Raggiungo la cappella che mi ha indicato mio padre.
- Non puoi sbagliarti. - Mi ha detto. - L'unica con le pareti di vetro è quella della famiglia della madre di Daniel. -
In effetti è l'unica ad essere così discretamente particolare nella sua semplice eleganza. Resto ad osservarla senza il coraggio di entrare. Si distinguono chiaramente le quattro nicchie laterali, due delle quali sono purtroppo già occupate. Al centro del pavimeno di marmo bianco, una lapide di vetro sovrasta un rettangolo di cemento fresco. Non riesco a leggere il nome scritto a lettere dorate nè a distinguere il viso raffigurato nella foto, ma in cuore mio sono già sicura che quella sia la tomba di Daniel. La piccola cappella non è vuota. Una donna è seduta sul pavimento ed accarezza il vetro della lapide. Un uomo sistema dei fiori rossi, viola e bianchi in un vaso per poi poggiarlo davanti alla lapide ed andare ad abbracciare la donna. Devono essere i genitori di Daniel. O meglio, sua madre e l'uomo che gli ha fatto da padre.
Mi asciugo il viso, respiro profondamente facendomi coraggio ed oltrepasso la soglia. I miei passi fanno sussultare la coppia che si volta a guardarmi in lacrime.

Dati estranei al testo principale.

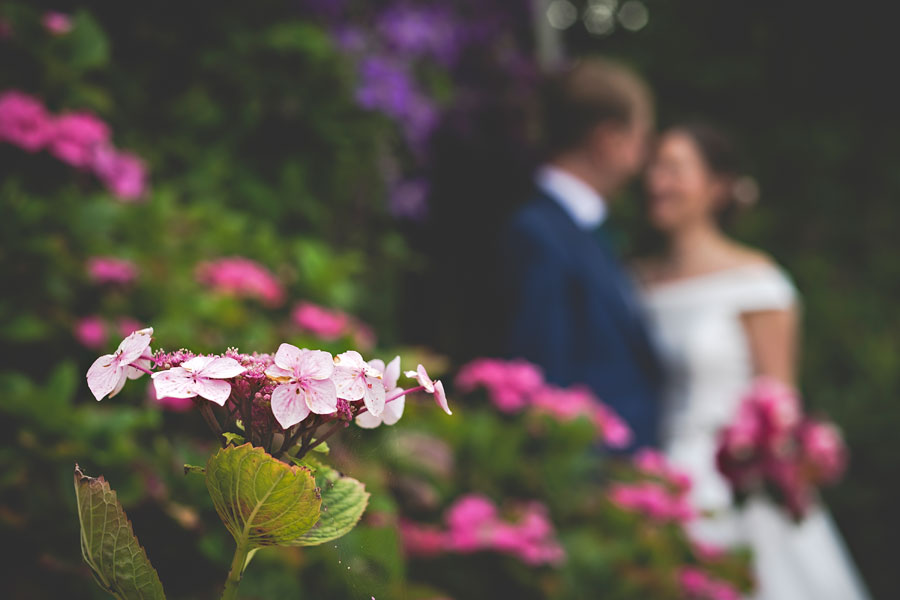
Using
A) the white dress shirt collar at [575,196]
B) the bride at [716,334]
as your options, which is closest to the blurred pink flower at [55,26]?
the white dress shirt collar at [575,196]

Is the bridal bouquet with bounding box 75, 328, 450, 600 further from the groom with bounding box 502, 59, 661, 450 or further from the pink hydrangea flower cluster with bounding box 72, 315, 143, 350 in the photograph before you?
the groom with bounding box 502, 59, 661, 450

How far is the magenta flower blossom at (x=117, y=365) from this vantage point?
0.43 meters

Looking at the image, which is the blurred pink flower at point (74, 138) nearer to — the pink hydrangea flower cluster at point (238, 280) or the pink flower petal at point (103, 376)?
the pink hydrangea flower cluster at point (238, 280)

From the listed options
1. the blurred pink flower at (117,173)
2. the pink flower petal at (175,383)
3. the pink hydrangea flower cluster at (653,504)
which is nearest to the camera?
the pink flower petal at (175,383)

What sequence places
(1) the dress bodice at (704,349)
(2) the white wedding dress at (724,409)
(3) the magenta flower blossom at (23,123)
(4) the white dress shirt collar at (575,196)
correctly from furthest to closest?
(1) the dress bodice at (704,349), (2) the white wedding dress at (724,409), (4) the white dress shirt collar at (575,196), (3) the magenta flower blossom at (23,123)

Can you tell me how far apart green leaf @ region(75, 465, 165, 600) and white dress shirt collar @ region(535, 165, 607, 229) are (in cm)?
255

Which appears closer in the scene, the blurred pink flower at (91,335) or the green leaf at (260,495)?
the green leaf at (260,495)

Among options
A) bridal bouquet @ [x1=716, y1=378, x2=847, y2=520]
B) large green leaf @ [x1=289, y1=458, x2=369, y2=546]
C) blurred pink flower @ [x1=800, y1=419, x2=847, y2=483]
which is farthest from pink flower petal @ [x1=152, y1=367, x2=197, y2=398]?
blurred pink flower @ [x1=800, y1=419, x2=847, y2=483]

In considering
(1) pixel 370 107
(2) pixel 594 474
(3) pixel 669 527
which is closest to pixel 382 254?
(1) pixel 370 107

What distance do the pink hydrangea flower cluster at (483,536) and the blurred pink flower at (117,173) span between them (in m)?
0.90

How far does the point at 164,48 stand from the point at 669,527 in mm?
1907

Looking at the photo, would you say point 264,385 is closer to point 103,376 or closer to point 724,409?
point 103,376

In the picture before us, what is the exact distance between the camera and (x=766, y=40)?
4816 millimetres

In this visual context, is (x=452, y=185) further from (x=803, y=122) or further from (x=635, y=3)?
(x=803, y=122)
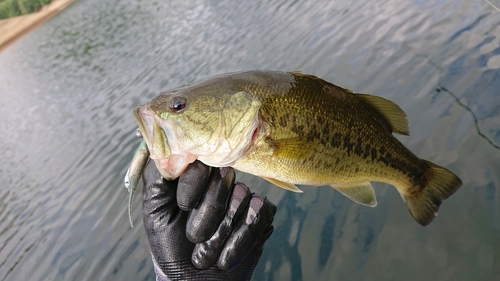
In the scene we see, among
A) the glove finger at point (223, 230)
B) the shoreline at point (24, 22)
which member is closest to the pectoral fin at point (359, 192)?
the glove finger at point (223, 230)

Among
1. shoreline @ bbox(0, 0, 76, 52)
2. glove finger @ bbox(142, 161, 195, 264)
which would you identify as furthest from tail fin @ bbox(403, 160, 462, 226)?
shoreline @ bbox(0, 0, 76, 52)

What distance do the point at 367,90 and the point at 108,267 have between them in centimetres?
555

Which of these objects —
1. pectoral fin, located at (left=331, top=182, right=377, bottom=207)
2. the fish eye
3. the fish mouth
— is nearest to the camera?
the fish mouth

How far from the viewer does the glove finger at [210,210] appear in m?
2.18

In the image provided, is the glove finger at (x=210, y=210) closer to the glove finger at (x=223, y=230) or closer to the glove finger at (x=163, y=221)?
the glove finger at (x=223, y=230)

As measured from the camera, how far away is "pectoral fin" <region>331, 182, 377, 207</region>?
230 cm

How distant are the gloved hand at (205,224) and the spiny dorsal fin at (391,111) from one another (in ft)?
3.39

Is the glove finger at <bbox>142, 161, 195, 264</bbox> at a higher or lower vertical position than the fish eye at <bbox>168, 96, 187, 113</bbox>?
lower

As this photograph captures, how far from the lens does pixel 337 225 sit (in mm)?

- Salve. - L'unica cosa che riesco a dire.
Mi avvicino alla lapide anch'io e mi accovaccio per vedere meglio. La scritta dorata urla il suo nome: Daniel Ricceri. Fisso nella foto i suoi stupendi occhi color ghiaccio. Li accarezzo chiudendo i miei e ritornando con la mente al giorno in cui ci siamo conosciuti. Un sorriso mi affiora sulle labbra, ma presto inizia a tremare. Non riesco a frenare le lacrime, nè i singhiozzi, nè le mani che tremano. Sento due mani calde afferrare le mie e qualcuno accarezzarmi la testa.
- Eri sua amica? - Mi chiede una voce calda e dolce.
- Una specie. - Mi alzo in piedi e cerco di ricompormi. Come posso piangere in questo modo davanti ai suoi genitori che stanno provando almeno il triplo del mio dolore?
Guardo sua madre. Moira dovrebbe chiamarsi, no? Papà aveva ragione. Ha gli stessi occhi di Daniel. I suoi capelli sono rosso rame. Ha la pelle chiara che non dimostra gli anni che possiede. Suo marito è alto, coi capelli brizzolati e profondi occhi neri. Assomiglierebbe quasi a mio padre se non fosse molto più alto di lui e il suo viso non fosse così magro. Entrambi mi guardano sorridendo, ma con occhi arrossati e pieni di dolore.
- Non lo conoscevo da molto in realtà, però eravamo comunque molto legati. - Non mi viene in mente altro modo per scusare il mio essere qui oggi.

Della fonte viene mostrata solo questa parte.